Extract

Section 80EEA was introduced in the Union Budget of 2019 with the aim of promoting affordable housing and providing tax relief to first-time homebuyers. The deduction is applicable to individuals who meet certain criteria and have taken a home loan for the purchase of their first residential property.

Tax Benefits on Home Loan (FY 2022-23)

The deduction is calculated as the lower of the actual interest payment or Rs.50,000. 

This deduction is in addition to the exemption under Section 24 if other conditions are met.

 

Example: If the stamp duty value exceeds Rs. 45 lakh, the taxpayer is ineligible for Section 80EEA but can claim a Section 24 exemption of up to Rs. 2,00,000.

Other Sections for Deduction of Interest on Home Loan

  1. Section 24: Exempts interest payments on home loans up to Rs. 2,00,000 under house property income with specific conditions.

  2. Section 80EE: Allows a deduction of Rs. 50,000 for interest on home loans meeting criteria like house value up to Rs. 50 lakh and loan sanction between April 1, 2016, and March 31, 2017.

  3. Section 80C: Allows a deduction up to 150,000. The principal paid on the home loan EMI for the year is allowed as a deduction under Section 80C.

Features of Section 80EEA

The features of Section 80EEA of the Income Tax Act, 1961 are outlined to provide an additional deduction on home loan interest for first-time homebuyers of affordable housing. Here are the key features of Section 80EEA:

Eligibility Criteria

Section 80EEA is available to individuals who are first-time homebuyers. A first-time homebuyer is defined as someone who does not own any residential property (self-occupied or let-out) at the time of sanctioning the home loan.

Maximum Deduction

The deduction under Section 80EEA is limited to a maximum amount of Rs. 1.5 lakh per financial year.

Affordable Housing Property

The deduction is applicable to home loans taken for the purchase of affordable housing properties. The stamp duty value of the property should be up to Rs. 45 lakh.

Joint Ownership

The deduction can be claimed individually or jointly by the co-owners of the property. Each co-owner can claim a deduction up to the maximum limit of Rs. 1.5 lakh.

Parts of the exercise
[1] In the Section 80EEA text, what is the highest stamp duty value a property can have to qualify for the deduction?
[2] Write out the part of the Section 80EEA text starting at "Other Sections for" and ending at "under Section 80C.".
[3] Pick up the Section 80EEA text from the point where it stops.
The lines after this point come from a different source.

Source data
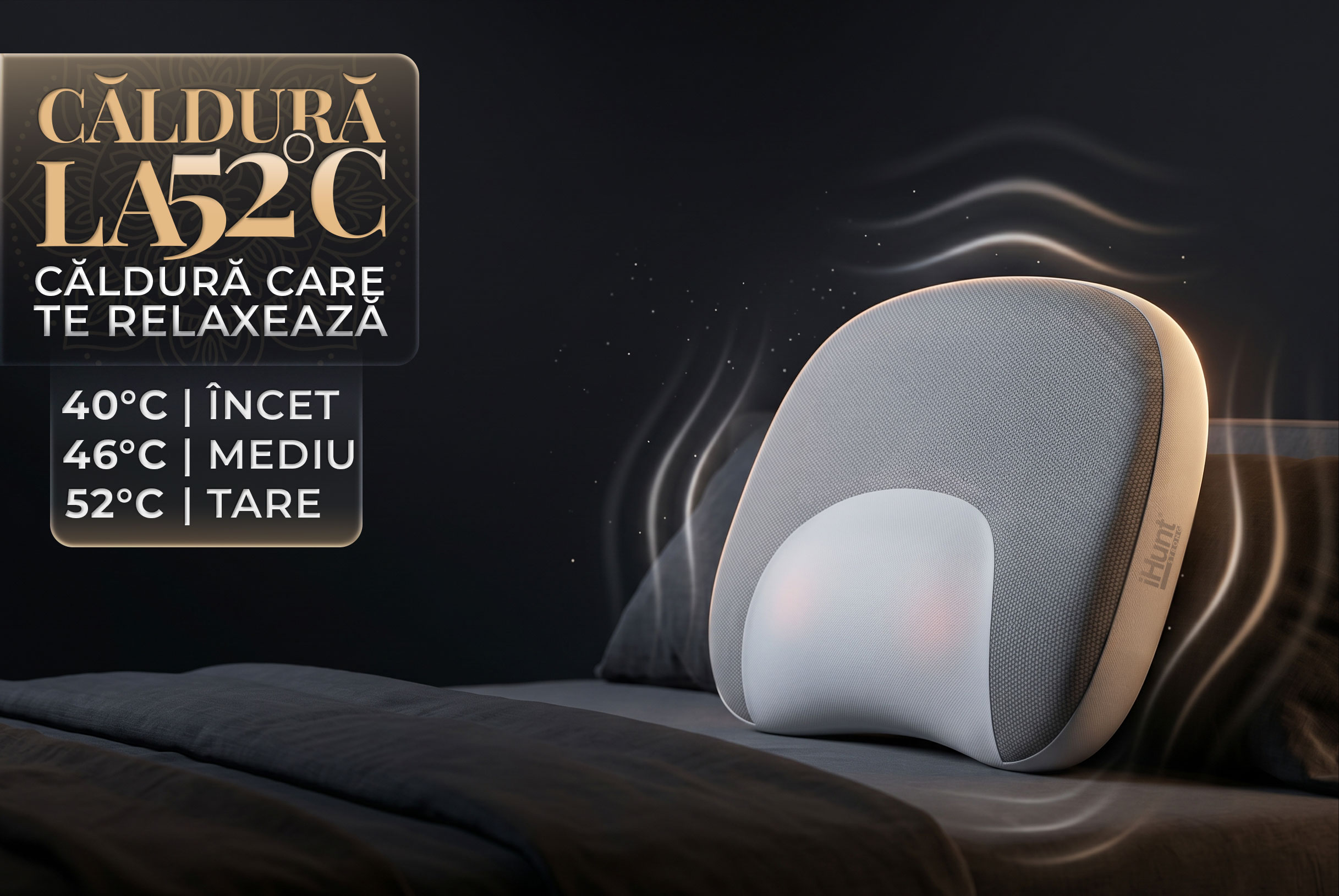 Pillow features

Answers to the problems
[1] Rs. 45 lakh.

[2]
Other Sections for Deduction of Interest on Home Loan

  1. Section 24: Exempts interest payments on home loans up to Rs. 2,00,000 under house property income with specific conditions.

  2. Section 80EE: Allows a deduction of Rs. 50,000 for interest on home loans meeting criteria like house value up to Rs. 50 lakh and loan sanction between April 1, 2016, and March 31, 2017.

  3. Section 80C: Allows a deduction up to 150,000. The principal paid on the home loan EMI for the year is allowed as a deduction under Section 80C.

[3]
Time Limit

The deduction can be claimed for home loans sanctioned by financial institutions between 1st April 2019 and 31st March 2022.

Existing Deductions

The deduction under Section 80EEA is in addition to the existing deduction of up to Rs. 2 lakh available under Section 24(b) for home loan interest.

Eligibility for Claiming Deduction under Section 80EEA

The eligibility criteria for claiming a deduction under Section 80EEA of the Income Tax Act are as follows:

1. Individual Assessee: The deduction under Section 80EEA is available only to individual assesses. Hindu Undivided Families (HUF), Association of Persons (AOP), Body of Individuals (BOI), Partnership firms, and other types of taxpayers are not eligible to claim this deduction.

2 .First-Time Homebuyer: TThe individual must be a first-time homebuyer. A first-time homebuyer is defined as someone who does not own any residential property (either self-occupied or let-out) at the time of sanctioning the home loan.

3. Stamp Duty Value of Residential House: The stamp duty value of the residential house property for which the loan is taken should be up to Rs. 45 lakh. The stamp duty value is the value adopted or assessed by any authority of the Central Government or a State Government for the purpose of payment of stamp duty.

4. Loan from a Financial Institution: The home loan must be taken from a financial institution. Financial institutions include a banking company to which the Banking Regulation Act applies, any bank or banking institution referred to in Section 51 of that Act, or a housing finance company.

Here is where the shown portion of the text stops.